2 вариант концовки – безнадежный:
-          Вопрос на засыпку: что представляют из себя друзья, дарящие на твой день рожденья подарок, который, чтобы передарить, нужно поднапрячься и не дать заметить другим, что это как выдох облегчения от сплавленной ноши?
-          Это основной пелитон. Даже не так: это аварийки с запасными велосипедами.

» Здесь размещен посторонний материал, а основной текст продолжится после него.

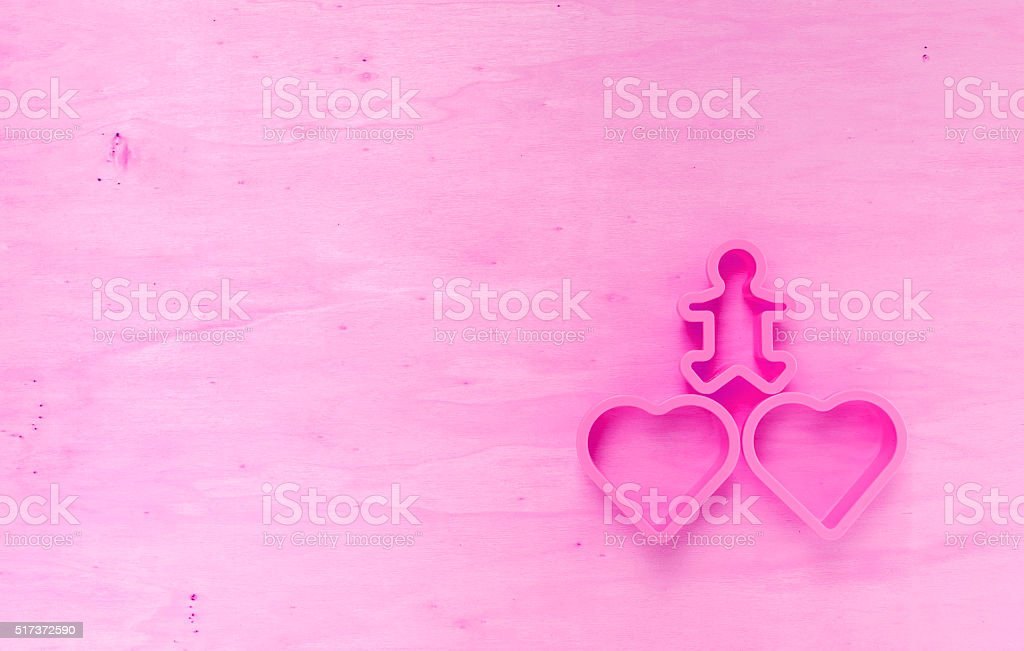 Vintage pink tone heart on wood background stock photo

-          Верно подмечено. The best of, сливки, вершки на дни рождения не ходють, хотя и в списках приглашенных; их даже иногда и не приглашают (о них только думают, о них приятно подумать, да и только, так как украшением стола им никогда не стать), так как они все равно не придут…
-          Гм-м-м-м…

3 вариант концовки – экстремально-домашний:
-          Знаешь, каких хочется друзей?
-          Ну?
-          У одного чтобы был спортивный японский мотоцикл, а другой, чтобы стал беременным. И вот тебе «дружеские переживания», так долго ожидаемые и еще какие и непонятно за кого больше.

«Бывают в жизни моменты, когда, чтобы уяснить смысл дружбы,
необходимо порвать с друзьями. <…> Моим другом стала эта книга,
ибо благодаря ей я понял, что совершенно не нуждаюсь в друзьях.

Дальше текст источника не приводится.